===== Data in this exercise =====
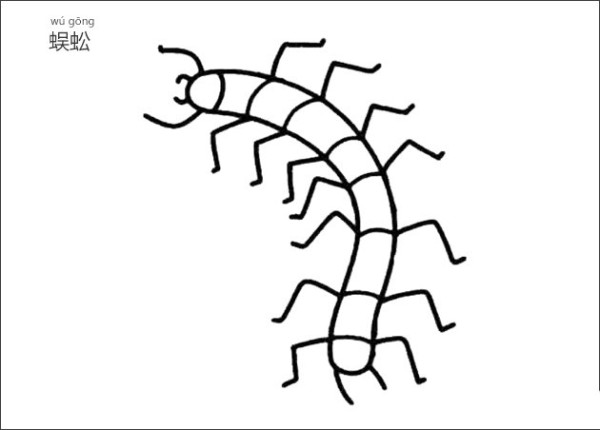 centipede simple strokes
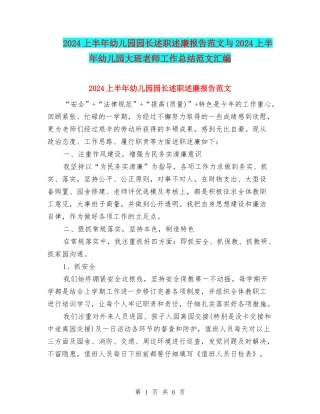 2024上半年幼儿园园长述职述廉报告范文与2024上半年幼儿园大班教师工作总结范文汇编
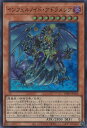 遊戯王 インフェルノイド・アドラメレク 【TW01-JP106 スーパーパラレル】 TERMINAL WORLD シングルカード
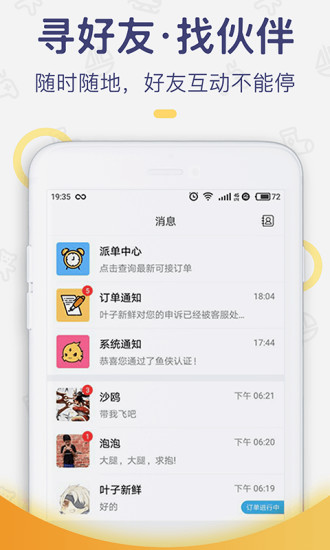 闪电鱼代练平台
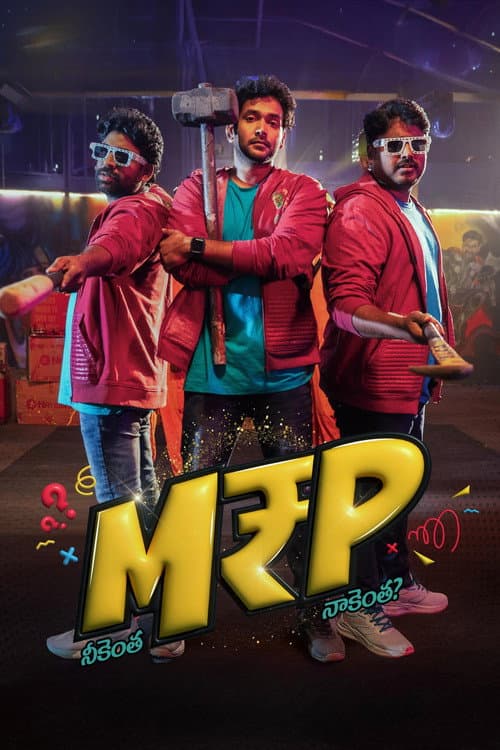 Poster for M.R.P (Neekentha Naakentha)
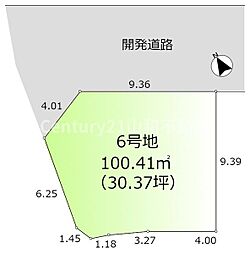 ラブリータウン荒塚町6号地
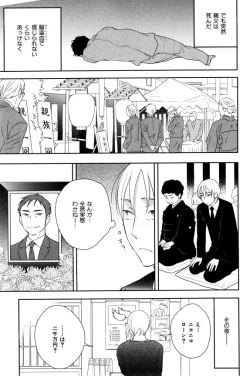 Page 595 of ihr HertZ 2015-01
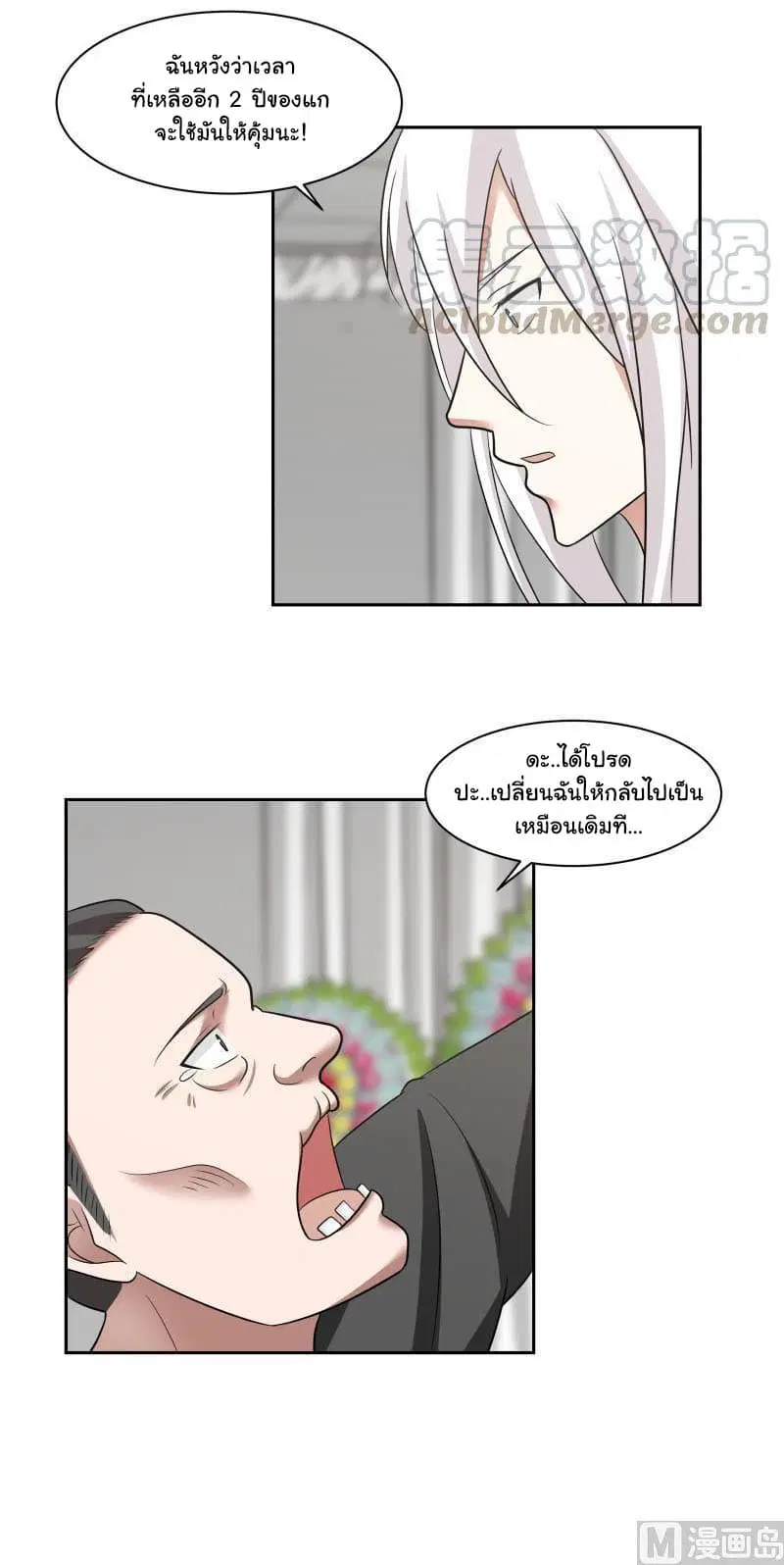 I Have a Dragon in My Body ตอนที่ 154 หน้า 7
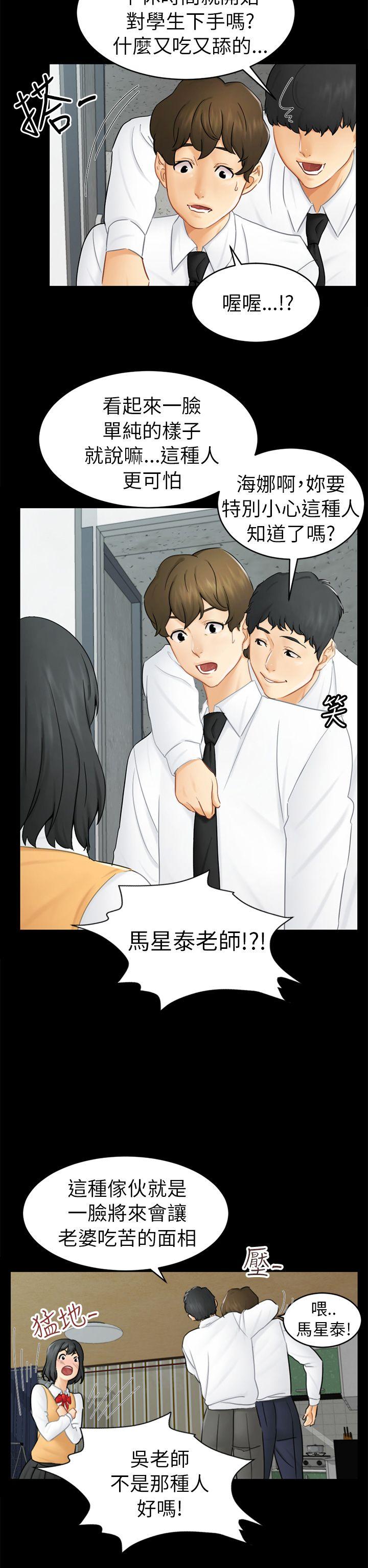 第14话 惠允 第 5 页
=====
## What the task asks
Please reproduce every one of the entries above word for word, leaving out the pictures.

## Finished task
 centipede simple strokes
 2024上半年幼儿园园长述职述廉报告范文与2024上半年幼儿园大班教师工作总结范文汇编
 遊戯王 インフェルノイド・アドラメレク 【TW01-JP106 スーパーパラレル】 TERMINAL WORLD シングルカード
 闪电鱼代练平台
 Poster for M.R.P (Neekentha Naakentha)
 ラブリータウン荒塚町6号地
 Page 595 of ihr HertZ 2015-01
 I Have a Dragon in My Body ตอนที่ 154 หน้า 7
 第14话 惠允 第 5 页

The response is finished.